Demystifing threads and blocks

Oct 25, 2012 at 10:21 AM


I have been using CUDAfy on a Quadro FX 570M, for the sample apps I currently use a blockSize and gridSize of 128 and 128 (that is what is in the examples). Looking at the specs returned from this device, it shows the following :

Threads in warp : 32

Max threads in block : 512

Max thread dimensions : (512, 512, 1)

Does this mean that I can launch the gpu with a blockSize and threadSize of each 512, eg

gpu.Launch(512, 512, "GPUModel", etc etc)?

and then in the model each of the threads (512 * 512 = 263,680) will be run in parallel? eg

public static GPUModel(GThread thread, etc etc...) {

      int tid = thread.threadIdx + thread.blockIdx.x * thread.blockDim.x;

I guess it is the last line that I do not understand, basically I want to know how to determine how many unique threads I can run in parallel. If you could explain the last line of code above where the tid is defined that would be appreciated.


Oct 30, 2012 at 4:28 AM

There is a CUDA Occupancy Calculator implemented in Excel available as part of the CUDA 5.0 download. (Possibly earlier versions as well.)  It can be accessed from tab 3 of the NVidia CUDA Samples Browser utility that comes with the download. This may answer some of your questions.

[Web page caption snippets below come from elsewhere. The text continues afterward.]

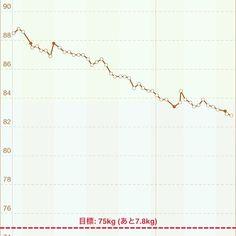 osamumiyauchiジワジワきてます。8月までに75が目標(笑)。 #ダイエット#和食#breakfast#おうちごはん#diet#ランチ#食事#ダイエット仲間#キャベツ#納豆#減量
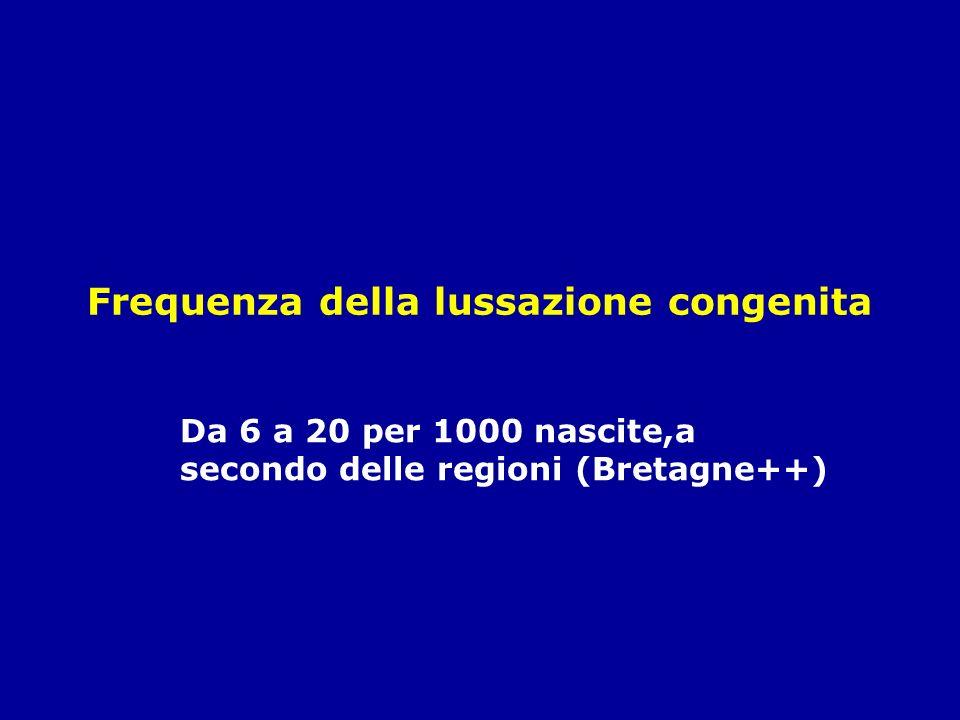 Frequenza della lussazione congenita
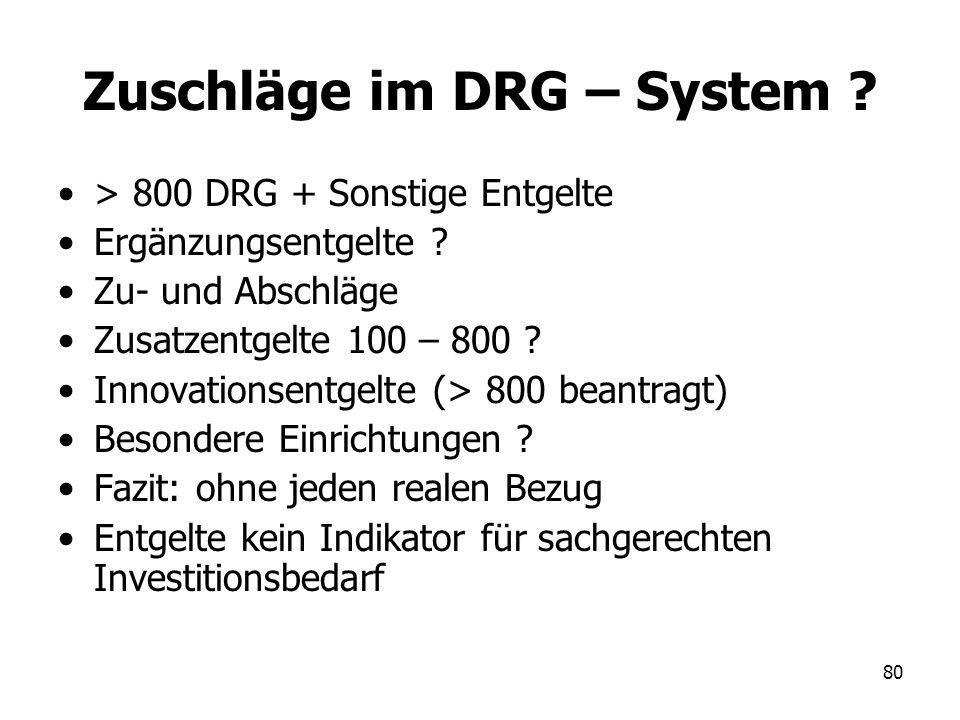 Zuschläge im DRG – System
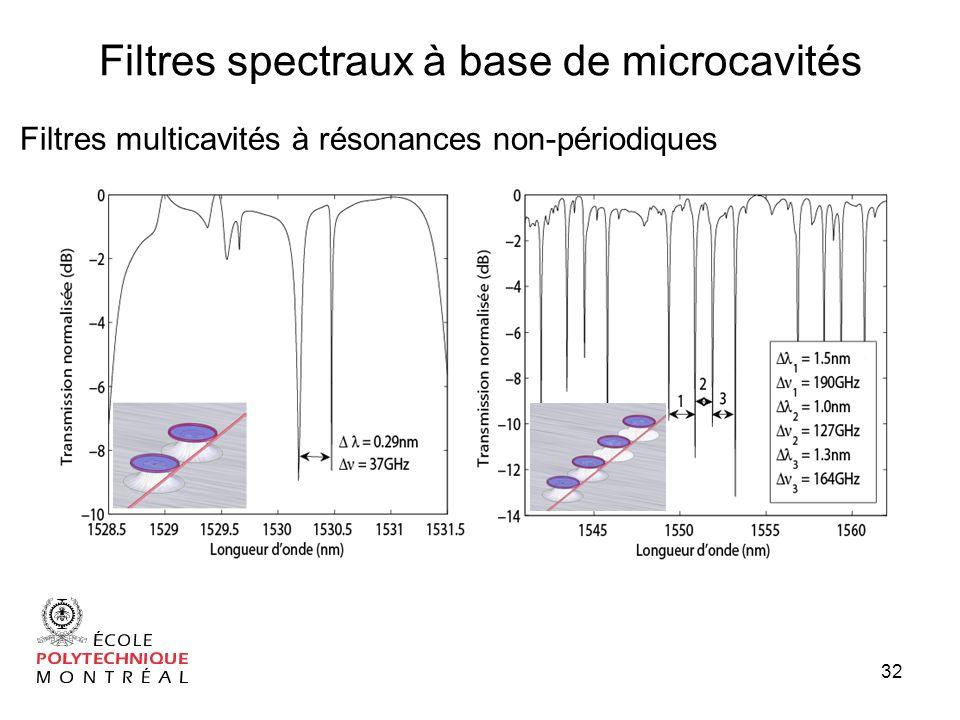 32 Filtres spectraux à base de microcavités Filtres multicavités à résonances non-périodiques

I also stumbled on a white paper earlier today while browsing the web, discussing the occasional occurrence of performance-sinkholes for small changes in the set-up parameters. I have lost the link, but the Calculator should help you stay away from those. Mainly, It warned against ssuming that performance will always change smoothly for small changes in the set-up.